What this task involves
In two sentences, summarize the passage on logical architecture definition.

Text provided
'''
The purpose of Logical Architecture Definition (or design) is to work out the functionality and behavior of the in-service system.

The Logical Architecture of a system is composed of a set of related technical concepts and principles that support the logical operation of the system. It is described with views corresponding to viewpoints, and as a minimum, includes a functional architecture / view, a behavioral architecture / view, and a temporal architecture / view. Other additional views are suggested in Architectural Frameworks; depending on the domain refer to DoDAF, TOGAF, etc.

Concepts and Principles

Functional Architecture / View

A functional architecture is a set of functions and their sub-functions that defines the transformations performed by the system to achieve its mission.

Concept of Function and Input-output Flow - A Function is an action that transforms inputs and generates outputs, such as materials, energies, and/or information. These inputs and outputs are the flow items exchanged between functions. The general mathematic notation of a function is y = ƒ(x,t), where y and x may be vectors, t for time, and can be represented graphically.

In order to define the complete set of functions of the system, one must identify all the functions necessitated by the system and its derived requirements, as well as the corresponding inputs and outputs of those functions. There are, in general, two kinds of functions :

  • Some functions are directly deduced from functional requirements and from interface requirements. They express the expected services of a system necessary to meet its system requirements.
  • Other functions are derived and issued from the alternative solutions of physical architecture as the result of the architecture and design activities. They depend in particular on technology choice to implement the Logical Architecture elements.
'''
Supplied material
'''
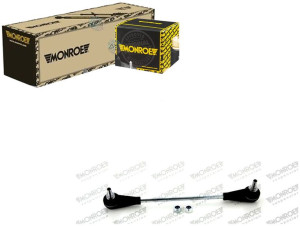 Łącznik Stabilizatora 320mm Mini (f55) (f56) (f57)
'''
Result of this exercise
Logical architecture definition works out the functionality and behavior of the in-service system, and a logical architecture is described through views that include at least a functional, a behavioral, and a temporal view. A functional architecture is a set of functions and sub-functions, each transforming inputs into outputs, with some functions deduced directly from functional and interface requirements and others derived from alternative physical architecture solutions and technology choices.